Le procès en appel de l’ancien Premier ministre guinéen Ibrahima Kassory Fofana connaît un nouveau report. Réunie ce jeudi, la chambre des appels de la Cour de répression des infractions économiques et financières (CRIEF) a décidé de différer l’examen final du dossier après une demande formulée par le ministère public.

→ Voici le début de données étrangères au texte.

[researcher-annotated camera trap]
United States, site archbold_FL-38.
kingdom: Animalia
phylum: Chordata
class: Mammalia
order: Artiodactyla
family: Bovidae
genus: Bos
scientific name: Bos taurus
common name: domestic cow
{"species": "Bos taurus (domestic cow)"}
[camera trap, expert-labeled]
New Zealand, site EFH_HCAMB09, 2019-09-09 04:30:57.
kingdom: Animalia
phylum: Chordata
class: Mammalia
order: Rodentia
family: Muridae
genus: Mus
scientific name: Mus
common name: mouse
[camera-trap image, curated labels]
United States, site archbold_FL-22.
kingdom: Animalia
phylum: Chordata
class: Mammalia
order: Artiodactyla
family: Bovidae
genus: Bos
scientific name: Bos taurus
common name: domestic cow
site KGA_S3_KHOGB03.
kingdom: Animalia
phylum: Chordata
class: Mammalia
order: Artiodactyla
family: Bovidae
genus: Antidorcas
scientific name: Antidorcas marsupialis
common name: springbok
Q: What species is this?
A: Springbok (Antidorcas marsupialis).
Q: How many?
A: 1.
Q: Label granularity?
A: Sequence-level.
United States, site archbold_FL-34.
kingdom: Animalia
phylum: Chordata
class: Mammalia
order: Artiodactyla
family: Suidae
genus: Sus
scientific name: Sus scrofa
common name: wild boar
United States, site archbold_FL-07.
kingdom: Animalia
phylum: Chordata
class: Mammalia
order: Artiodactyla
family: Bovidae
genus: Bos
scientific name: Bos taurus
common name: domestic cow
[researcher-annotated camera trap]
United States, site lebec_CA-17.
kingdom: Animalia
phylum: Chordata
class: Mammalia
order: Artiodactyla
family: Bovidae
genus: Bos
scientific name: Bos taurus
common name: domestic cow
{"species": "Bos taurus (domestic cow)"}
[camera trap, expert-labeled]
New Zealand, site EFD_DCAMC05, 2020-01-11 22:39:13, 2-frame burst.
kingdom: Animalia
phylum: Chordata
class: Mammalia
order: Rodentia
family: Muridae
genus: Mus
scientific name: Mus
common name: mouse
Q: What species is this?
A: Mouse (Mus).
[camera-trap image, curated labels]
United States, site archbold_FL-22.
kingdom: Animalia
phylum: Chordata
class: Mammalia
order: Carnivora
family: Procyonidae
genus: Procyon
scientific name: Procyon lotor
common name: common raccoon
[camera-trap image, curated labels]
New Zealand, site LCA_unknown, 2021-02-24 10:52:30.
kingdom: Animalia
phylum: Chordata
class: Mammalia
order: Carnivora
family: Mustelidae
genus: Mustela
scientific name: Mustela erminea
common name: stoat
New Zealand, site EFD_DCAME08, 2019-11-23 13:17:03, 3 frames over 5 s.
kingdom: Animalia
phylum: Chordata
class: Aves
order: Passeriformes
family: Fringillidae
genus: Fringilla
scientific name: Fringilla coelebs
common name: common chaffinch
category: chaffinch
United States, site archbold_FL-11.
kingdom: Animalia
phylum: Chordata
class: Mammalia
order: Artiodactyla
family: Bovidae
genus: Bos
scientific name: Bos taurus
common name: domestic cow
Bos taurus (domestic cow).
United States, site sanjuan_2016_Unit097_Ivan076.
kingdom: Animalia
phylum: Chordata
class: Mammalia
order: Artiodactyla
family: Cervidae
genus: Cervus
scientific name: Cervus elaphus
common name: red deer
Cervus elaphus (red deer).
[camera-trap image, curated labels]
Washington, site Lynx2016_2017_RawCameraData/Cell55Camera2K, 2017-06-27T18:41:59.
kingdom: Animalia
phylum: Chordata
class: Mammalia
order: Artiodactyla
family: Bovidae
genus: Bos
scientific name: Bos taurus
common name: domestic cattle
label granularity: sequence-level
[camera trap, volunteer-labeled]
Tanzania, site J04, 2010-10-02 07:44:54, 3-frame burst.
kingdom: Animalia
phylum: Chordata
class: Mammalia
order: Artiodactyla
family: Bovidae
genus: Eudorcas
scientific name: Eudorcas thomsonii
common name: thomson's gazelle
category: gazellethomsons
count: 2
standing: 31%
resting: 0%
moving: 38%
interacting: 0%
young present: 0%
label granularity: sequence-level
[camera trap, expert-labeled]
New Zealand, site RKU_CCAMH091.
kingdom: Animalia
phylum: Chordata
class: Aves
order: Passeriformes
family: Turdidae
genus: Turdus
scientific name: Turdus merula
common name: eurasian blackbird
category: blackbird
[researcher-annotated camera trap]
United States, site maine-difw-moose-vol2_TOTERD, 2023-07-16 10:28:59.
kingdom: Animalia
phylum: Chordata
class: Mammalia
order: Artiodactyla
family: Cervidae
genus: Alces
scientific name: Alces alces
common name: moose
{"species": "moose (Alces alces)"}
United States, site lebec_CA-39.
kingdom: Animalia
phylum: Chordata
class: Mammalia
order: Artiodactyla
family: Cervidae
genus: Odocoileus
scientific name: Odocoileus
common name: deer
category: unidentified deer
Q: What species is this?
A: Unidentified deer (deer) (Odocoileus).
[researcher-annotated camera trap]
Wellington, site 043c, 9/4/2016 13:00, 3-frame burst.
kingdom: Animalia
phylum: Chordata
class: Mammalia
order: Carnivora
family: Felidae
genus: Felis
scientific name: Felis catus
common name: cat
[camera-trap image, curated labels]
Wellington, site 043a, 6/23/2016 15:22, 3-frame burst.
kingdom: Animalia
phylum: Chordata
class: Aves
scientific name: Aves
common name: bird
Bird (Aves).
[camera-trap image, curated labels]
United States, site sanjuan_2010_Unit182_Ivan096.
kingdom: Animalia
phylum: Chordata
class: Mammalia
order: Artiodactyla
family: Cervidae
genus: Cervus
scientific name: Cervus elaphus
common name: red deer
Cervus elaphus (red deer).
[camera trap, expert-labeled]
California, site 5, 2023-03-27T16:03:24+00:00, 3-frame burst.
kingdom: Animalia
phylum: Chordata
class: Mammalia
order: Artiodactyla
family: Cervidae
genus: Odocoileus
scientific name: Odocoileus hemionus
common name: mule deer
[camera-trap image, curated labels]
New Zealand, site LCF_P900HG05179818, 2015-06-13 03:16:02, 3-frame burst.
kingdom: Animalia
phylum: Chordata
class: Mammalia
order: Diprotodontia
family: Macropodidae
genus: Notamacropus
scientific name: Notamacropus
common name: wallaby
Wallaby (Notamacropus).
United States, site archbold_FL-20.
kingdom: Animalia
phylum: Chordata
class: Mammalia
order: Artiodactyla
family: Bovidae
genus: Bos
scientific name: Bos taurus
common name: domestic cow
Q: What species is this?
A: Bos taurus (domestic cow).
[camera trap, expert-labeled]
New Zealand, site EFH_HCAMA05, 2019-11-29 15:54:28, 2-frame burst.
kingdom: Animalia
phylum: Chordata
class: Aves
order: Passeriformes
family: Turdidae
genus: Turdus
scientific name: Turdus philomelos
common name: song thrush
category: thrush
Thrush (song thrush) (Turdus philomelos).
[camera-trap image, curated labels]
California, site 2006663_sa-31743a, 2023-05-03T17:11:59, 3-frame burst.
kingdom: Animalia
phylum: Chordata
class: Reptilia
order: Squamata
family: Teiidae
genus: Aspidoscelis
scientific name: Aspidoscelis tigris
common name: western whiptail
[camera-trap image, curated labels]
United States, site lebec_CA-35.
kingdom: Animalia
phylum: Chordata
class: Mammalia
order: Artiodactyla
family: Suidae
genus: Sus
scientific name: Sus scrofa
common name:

Cette décision intervient alors que toutes les parties semblaient disposées à entrer dans la phase décisive du procès. Selon le motif de renvoi de la précédente audience, la Cour devait se prononcer sur la demande d’évacuation sanitaire du prévenu et entendre les réquisitions et plaidoiries des différentes parties. Conformément à ce motif de renvois, les avocats de la défense comme ceux de la partie civile attendaient de présenter leurs arguments devant la juridiction à de ce jeudi. Toutefois, le parquet a estimé qu’il n’était pas encore en mesure de présenter ses réquisitions et a sollicité un renvoi à huitaine.
À l’origine de cette demande de renvoi, les récentes déclarations de l’ancien chef du gouvernement recueillies à la Clinique Pasteur, où il poursuit son traitement médical. Le ministère public a expliqué vouloir examiner plus en détail le contenu de ces auditions avant de développer sa position devant la Cour.
Malgré les réserves exprimées par les conseils des différentes parties, les juges ont accordé le délai sollicité. L’affaire reviendra ainsi devant la chambre des appels le 18 juin prochain, date à laquelle sont désormais attendues les réquisitions du parquet ainsi que les plaidoiries.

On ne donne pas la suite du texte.